Crimea was stripped of its autonomous status and subject to mass resettlement by Russians, who moved into the Tatars’ abandoned homes.
Although their “special settler” status was lifted after Soviet leader Nikita Khruschev’s repudiation of Stalin in 1956, the deportees still could not return to the peninsula, which was by then transferred to the Ukrainian Soviet Socialist Republic.
Unlike other deported populations, the Crimean Tatar identity had been officially erased and its people grouped with the Central Asian Tatars whose homeland was Russia’s region of Tatarstan. Those who did return to Crimea found it difficult to obtain residency permits or find housing.
It was only after the rise of an organized Crimean Tatar movement and several high-profile self-immolations protesting the ongoing injustice that the Soviet government officially allowed the Crimean Tatars’ return in 1989, shortly before its collapse.
By 1991, about 150,000 Tatars had come home. Over the decades, the Tatar movement had forged strong links with other dissidents and national movements and, given their history under Russian rule, overwhelmingly decided their future lies with Ukraine.
When Crimea voted with the rest of Ukraine’s regions in the 1991 independence referendum, the Tatar vote was instrumental in attaining a narrow pro-independence majority. More Crimean Tatars returned over the next two decades, raising the population to more than a quarter million. And though they faced bureaucratic obstacles, discrimination by Russian-speaking locals, and government dysfunction, they began to rebuild their communities and institutions like the Mejlis council, officially recognized by the Ukranian government as the Crimean Tatars’ representative body in 1999.
Russian occupation stops progress
Russia’s illegal annexation in 2014 has put a sharp brake on this cultural revival. Under the occupation, the Mejlis has been outlawed, mosques and schools have been shuttered, and public gatherings are banned.
Tatar citizens face arbitrary detention, surveillance, and killing at the hands of Russian authorities, as well as conscription into the Russian armed forces. Thousands have fled to unoccupied parts of Ukraine.

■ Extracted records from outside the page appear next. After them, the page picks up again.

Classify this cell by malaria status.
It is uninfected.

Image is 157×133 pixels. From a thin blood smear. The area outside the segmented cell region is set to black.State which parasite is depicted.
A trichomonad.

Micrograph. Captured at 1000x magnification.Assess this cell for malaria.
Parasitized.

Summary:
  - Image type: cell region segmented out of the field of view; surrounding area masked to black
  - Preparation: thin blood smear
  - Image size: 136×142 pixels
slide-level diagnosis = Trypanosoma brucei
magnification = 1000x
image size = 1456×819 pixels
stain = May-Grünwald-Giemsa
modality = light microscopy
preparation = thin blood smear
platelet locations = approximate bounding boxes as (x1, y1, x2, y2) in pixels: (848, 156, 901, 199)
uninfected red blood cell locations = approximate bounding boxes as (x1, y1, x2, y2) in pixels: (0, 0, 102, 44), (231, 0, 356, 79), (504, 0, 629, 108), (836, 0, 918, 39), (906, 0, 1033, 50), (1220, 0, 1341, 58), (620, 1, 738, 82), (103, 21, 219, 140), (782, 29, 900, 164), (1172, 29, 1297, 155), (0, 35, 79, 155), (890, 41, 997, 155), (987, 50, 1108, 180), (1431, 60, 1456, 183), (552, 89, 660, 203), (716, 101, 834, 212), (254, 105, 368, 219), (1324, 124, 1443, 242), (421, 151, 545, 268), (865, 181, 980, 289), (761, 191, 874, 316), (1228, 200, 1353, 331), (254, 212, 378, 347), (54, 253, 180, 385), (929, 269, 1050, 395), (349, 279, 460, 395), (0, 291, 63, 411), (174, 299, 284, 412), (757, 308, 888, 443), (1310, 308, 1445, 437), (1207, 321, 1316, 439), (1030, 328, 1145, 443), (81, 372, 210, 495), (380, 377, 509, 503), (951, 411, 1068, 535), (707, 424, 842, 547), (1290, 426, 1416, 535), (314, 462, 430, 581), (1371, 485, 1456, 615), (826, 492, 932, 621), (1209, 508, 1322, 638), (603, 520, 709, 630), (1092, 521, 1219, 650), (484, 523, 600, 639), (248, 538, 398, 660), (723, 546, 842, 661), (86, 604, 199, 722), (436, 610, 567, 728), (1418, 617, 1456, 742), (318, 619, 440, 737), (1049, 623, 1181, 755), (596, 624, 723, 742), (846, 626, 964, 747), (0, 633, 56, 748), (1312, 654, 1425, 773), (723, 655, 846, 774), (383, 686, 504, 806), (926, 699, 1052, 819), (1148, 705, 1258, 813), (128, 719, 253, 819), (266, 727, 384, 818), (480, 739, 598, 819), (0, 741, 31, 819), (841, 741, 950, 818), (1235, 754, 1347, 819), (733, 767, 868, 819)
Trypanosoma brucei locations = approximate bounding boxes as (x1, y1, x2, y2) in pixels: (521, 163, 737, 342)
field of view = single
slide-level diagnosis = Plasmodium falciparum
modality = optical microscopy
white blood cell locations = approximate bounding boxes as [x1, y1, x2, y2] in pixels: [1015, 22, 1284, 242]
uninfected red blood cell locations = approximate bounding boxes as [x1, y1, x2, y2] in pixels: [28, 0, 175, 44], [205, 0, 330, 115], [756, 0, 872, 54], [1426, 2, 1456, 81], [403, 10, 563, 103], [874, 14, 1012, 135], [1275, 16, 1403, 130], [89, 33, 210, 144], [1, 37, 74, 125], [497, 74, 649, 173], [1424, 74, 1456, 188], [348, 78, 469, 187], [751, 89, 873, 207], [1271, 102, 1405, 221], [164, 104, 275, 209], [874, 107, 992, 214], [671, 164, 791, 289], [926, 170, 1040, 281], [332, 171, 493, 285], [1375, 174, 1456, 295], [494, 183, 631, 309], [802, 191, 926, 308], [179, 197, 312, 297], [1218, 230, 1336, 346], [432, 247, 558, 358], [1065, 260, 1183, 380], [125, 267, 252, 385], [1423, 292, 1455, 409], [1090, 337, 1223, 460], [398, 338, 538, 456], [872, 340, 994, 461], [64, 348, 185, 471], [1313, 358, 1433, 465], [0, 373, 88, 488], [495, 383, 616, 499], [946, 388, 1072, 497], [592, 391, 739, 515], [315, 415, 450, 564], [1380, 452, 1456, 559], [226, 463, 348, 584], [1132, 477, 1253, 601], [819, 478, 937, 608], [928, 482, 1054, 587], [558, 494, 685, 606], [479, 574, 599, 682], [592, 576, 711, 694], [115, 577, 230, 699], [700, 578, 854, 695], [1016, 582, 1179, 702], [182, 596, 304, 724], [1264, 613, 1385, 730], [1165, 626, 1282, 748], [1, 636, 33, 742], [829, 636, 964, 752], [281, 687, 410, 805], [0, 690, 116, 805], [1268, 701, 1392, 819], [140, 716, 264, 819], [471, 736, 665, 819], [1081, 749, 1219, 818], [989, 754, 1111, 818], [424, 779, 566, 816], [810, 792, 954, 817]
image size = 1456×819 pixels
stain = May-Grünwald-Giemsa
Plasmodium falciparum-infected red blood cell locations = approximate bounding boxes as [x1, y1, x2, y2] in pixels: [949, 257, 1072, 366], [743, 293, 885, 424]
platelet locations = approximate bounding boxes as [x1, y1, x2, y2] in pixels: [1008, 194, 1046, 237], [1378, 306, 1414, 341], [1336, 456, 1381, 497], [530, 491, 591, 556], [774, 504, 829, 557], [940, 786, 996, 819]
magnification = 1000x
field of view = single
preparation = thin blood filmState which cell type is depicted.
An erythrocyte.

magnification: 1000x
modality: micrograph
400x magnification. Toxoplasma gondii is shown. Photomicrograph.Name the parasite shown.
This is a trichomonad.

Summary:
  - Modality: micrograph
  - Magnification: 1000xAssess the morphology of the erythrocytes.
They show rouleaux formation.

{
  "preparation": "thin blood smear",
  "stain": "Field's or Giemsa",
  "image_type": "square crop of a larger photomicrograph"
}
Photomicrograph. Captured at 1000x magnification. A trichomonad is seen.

In 2014, the Ukrainian Parliament recognized Crimean Tatars as an Indigenous people of Crimea commemorates the Sürgün as a genocide.
Thousands have fled to unoccupied parts of Ukraine, whose government now recognizes the Tatars’ Indigenous status and commemorates the Sürgün as a genocide.
And while the majority of Crimean Tatars remain in the occupied peninsula where their culture is suppressed, the presence of two national minorities among Ukraine’s top military leadership is a reminder of the diverse heritage now threatened by Russia’s unprovoked invasion.